Temiz Gökhan, Yalçın Ahmet Uğur, Mutluay Rüya, Bozacı İlter, Bal Cengiz
Department of Nephrology, Faculty of Mecidine, Eskişehir Osmangazi University, Eskişehir-Turkey.
Department of Nephrology, Yunus Emre State Hospital, Eskişehir-Turkey.
Anatol J Cardiol. 2016 Jul;16(7):520-523. doi: 10.5152/AnatolJCardiol.2015.6284. Epub 2015 Nov 25.
Cinacalcet is a calcimimetic drug that acts via calcium-sensing receptors (CaSRs) and increases the sensitivity of CaSRs on the parathyroid gland; thus, it lowers calcium and phosphorus levels as well as parathormone levels. Prolongation of the QT interval is recognized as a risk factor for the development of ventricular arrhythmias and sudden death. Patients with end-stage renal disease (ESRD) are sensitive for QT prolongation and torsade de pointes more than the normal population. In this study, we aimed to evaluate the effects of cinacalcet on the electrocardiogram (ECG), particularly changes in the QT interval, in patients with ESRD.
Thirty-seven patients (21 males and 16 females) undergoing maintenance hemodialysis for at least 12 months were included in this retrospective study. Patients receiving cardioactive and antiarrhythmic drugs and those having a history of any cardiac or cerebrovascular events, active malignancy, and infections were excluded. Baseline ECG measurements of patients were performed over the newest ECG measurements that were obtained within 1 month before initiating the cinacalcet treatment, and the ECG measurements of patients after the cinacalcet treatment were performed according to the most recent ECG that was taken within the last 1 week in the clinic. We recorded the heart rate and QT values of patients before and after treatment and then calculated the corrected QT values (QTc). The Statistical Package for the Social Sciences (SPSS) ver. 21.0 was used for statistical analysis.
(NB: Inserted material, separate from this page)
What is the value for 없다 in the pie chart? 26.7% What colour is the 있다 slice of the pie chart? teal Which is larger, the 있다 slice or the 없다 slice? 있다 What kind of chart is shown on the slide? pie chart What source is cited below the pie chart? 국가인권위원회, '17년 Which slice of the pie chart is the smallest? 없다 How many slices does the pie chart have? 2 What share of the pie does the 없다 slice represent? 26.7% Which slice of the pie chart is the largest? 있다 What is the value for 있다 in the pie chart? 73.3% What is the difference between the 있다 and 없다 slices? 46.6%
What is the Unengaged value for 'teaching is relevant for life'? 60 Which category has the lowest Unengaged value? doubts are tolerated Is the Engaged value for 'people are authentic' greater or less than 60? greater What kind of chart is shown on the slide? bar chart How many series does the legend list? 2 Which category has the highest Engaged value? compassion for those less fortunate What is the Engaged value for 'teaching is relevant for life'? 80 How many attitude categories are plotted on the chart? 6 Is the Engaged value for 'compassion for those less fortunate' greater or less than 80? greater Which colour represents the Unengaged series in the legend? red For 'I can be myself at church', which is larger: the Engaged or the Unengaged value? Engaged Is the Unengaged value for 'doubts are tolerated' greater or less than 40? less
The mean age of patients was 52.24±14.49 years. Prolongation of QTc was statistically significant compared with the baseline QTc value (baseline: 396.62±42.04 msec; after treatment: 404.97±43.47 msec; p=0.031). We found a positive correlation between the prolongation of QTc and treatment dose of cinacalcet (p<0.005, r=0.560).
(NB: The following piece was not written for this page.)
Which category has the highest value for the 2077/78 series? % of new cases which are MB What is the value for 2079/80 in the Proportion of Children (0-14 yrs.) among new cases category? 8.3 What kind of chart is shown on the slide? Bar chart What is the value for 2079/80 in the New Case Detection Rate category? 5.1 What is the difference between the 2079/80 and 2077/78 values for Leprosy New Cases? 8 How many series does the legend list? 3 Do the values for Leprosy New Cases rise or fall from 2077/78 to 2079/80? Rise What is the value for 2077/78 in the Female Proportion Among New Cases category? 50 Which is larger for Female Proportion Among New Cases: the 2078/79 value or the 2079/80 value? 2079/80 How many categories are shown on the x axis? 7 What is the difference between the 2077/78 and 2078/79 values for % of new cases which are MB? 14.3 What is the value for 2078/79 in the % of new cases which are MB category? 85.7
Clinicians should be very careful for life threatening cardiac side effects while increasing the dose of cinacalcet treatment in hemodialysis patients who have a borderline or prolonged QTc interval.
西那卡塞是一种拟钙剂药物,通过钙敏感受体(CaSRs)发挥作用,提高甲状旁腺上CaSRs的敏感性;因此,它可降低钙、磷水平以及甲状旁腺激素水平。QT间期延长被认为是室性心律失常和猝死发生的危险因素。终末期肾病(ESRD)患者比正常人群对QT间期延长和尖端扭转型室速更为敏感。在本研究中,我们旨在评估西那卡塞对ESRD患者心电图(ECG)的影响,尤其是QT间期的变化。
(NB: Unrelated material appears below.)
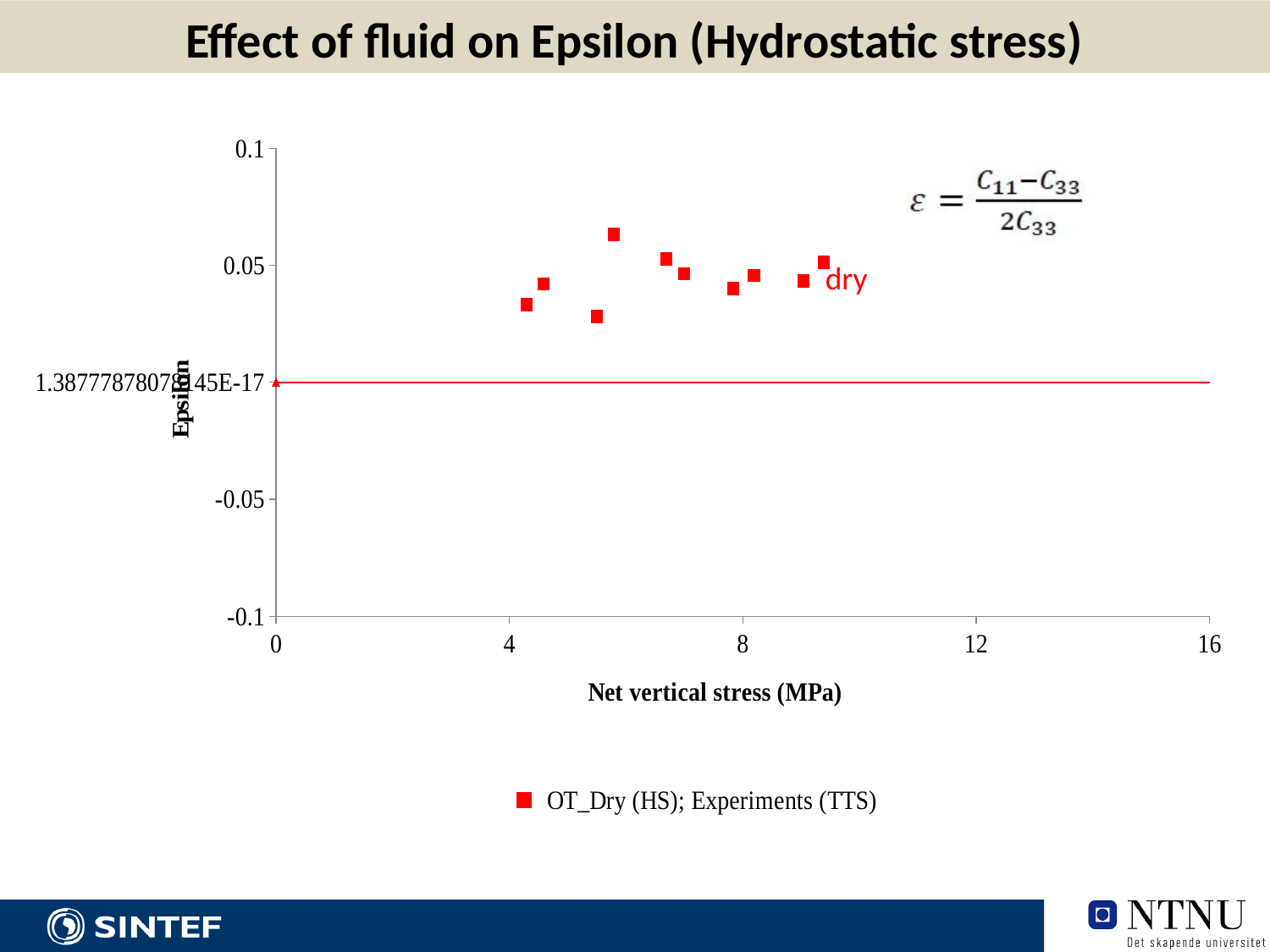
Is the lowest plotted Epsilon value greater or less than 0.05? less Are all the plotted Epsilon values greater or less than 0? greater Is the net vertical stress of the rightmost plotted point greater or less than 12 MPa? less What kind of chart is shown on the slide? scatter chart What is the title of the x axis? Net vertical stress (MPa) How many series does the legend list? 1 What is the legend entry for the plotted series? OT_Dry (HS); Experiments (TTS)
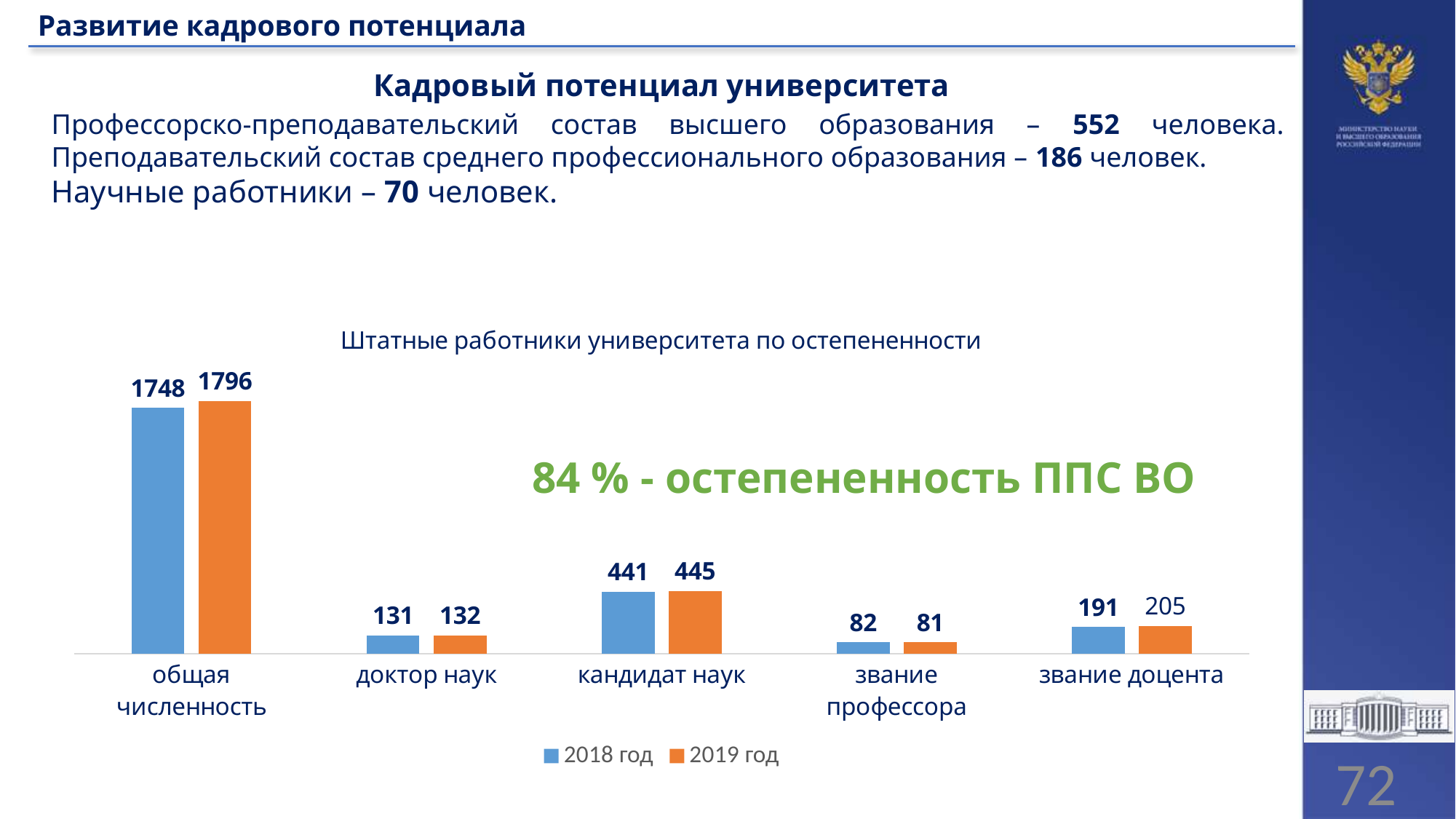
Which category has the highest value in the 2019 год series? общая численность What is the value for 'звание доцента' in the 2019 год series? 205 How many categories are shown on the x axis of the chart? 5 Which category has the lowest value in the 2018 год series? звание профессора What is the value for 'общая численность' in the 2019 год series? 1796 What is the difference between the 2019 год and 2018 год values for 'звание доцента'? 14 What is the difference between the 2019 год and 2018 год values for 'общая численность'? 48 What type of chart is shown on the slide? bar chart What is the value for 'доктор наук' in the 2018 год series? 131 What is the value for 'звание профессора' in the 2018 год series? 82 Which is larger for 'кандидат наук': the 2018 год value or the 2019 год value? 2019 год How many series does the chart legend list? 2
本项回顾性研究纳入了37例接受维持性血液透析至少12个月的患者(21例男性和16例女性)。排除正在接受心脏活性药物和抗心律失常药物治疗的患者以及有任何心脏或脑血管事件、活动性恶性肿瘤和感染病史的患者。患者的基线心电图测量是在开始西那卡塞治疗前1个月内获得的最新心电图测量结果上进行的,而西那卡塞治疗后患者的心电图测量是根据临床最后1周内获取的最新心电图进行的。我们记录了患者治疗前后的心率和QT值,然后计算校正QT值(QTc)。使用社会科学统计软件包(SPSS)21.0版进行统计分析。
患者的平均年龄为52.24±14.49岁。与基线QTc值相比,QTc延长具有统计学意义(基线:396.62±42.04毫秒;治疗后:404.97±43.47毫秒;p = 0.031)。我们发现QTc延长与西那卡塞治疗剂量之间存在正相关(p < 0.005,r = 0.560)。
对于QT间期处于临界值或延长的血液透析患者,临床医生在增加西那卡塞治疗剂量时应非常小心其危及生命的心脏副作用。